> Exercise instructions
Your job is to set down the stretch of entries that opens with the line containing "goes_class: C3.2" and closes with the line containing "channels: SDO/AIA 171, 131, 304". Keep both end lines, copy each exactly, and add nothing.

> Given records

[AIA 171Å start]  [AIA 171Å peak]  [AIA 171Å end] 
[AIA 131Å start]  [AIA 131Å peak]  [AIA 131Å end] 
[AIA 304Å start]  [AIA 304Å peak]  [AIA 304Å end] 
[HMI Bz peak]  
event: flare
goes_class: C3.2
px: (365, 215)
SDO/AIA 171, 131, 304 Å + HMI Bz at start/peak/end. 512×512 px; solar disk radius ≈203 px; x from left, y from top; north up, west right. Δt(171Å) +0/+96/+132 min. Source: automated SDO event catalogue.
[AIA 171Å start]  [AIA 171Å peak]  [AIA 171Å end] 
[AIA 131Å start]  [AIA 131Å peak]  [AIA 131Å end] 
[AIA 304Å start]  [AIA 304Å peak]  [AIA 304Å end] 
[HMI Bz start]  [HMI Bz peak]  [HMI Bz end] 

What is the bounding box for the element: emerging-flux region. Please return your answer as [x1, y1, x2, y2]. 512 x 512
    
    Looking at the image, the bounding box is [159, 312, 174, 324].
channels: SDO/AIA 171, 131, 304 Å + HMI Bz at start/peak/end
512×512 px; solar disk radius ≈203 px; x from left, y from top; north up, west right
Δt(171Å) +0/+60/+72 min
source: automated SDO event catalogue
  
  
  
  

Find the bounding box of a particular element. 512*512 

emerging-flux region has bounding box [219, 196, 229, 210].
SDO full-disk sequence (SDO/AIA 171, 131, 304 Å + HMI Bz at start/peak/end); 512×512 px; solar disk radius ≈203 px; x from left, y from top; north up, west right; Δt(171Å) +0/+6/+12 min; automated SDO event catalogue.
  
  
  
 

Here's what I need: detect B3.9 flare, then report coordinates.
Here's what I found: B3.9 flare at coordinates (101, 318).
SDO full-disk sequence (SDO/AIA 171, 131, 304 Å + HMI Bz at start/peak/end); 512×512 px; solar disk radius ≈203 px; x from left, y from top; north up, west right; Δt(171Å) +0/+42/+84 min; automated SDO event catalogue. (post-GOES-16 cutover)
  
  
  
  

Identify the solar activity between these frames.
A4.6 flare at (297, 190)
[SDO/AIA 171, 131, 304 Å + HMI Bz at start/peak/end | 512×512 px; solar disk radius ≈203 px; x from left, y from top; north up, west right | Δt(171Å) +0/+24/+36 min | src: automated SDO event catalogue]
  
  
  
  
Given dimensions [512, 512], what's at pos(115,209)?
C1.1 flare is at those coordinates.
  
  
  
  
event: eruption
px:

> Output for this exercise
goes_class: C3.2
px: (365, 215)
SDO/AIA 171, 131, 304 Å + HMI Bz at start/peak/end. 512×512 px; solar disk radius ≈203 px; x from left, y from top; north up, west right. Δt(171Å) +0/+96/+132 min. Source: automated SDO event catalogue.
[AIA 171Å start]  [AIA 171Å peak]  [AIA 171Å end] 
[AIA 131Å start]  [AIA 131Å peak]  [AIA 131Å end] 
[AIA 304Å start]  [AIA 304Å peak]  [AIA 304Å end] 
[HMI Bz start]  [HMI Bz peak]  [HMI Bz end] 

What is the bounding box for the element: emerging-flux region. Please return your answer as [x1, y1, x2, y2]. 512 x 512
    
    Looking at the image, the bounding box is [159, 312, 174, 324].
channels: SDO/AIA 171, 131, 304 Å + HMI Bz at start/peak/end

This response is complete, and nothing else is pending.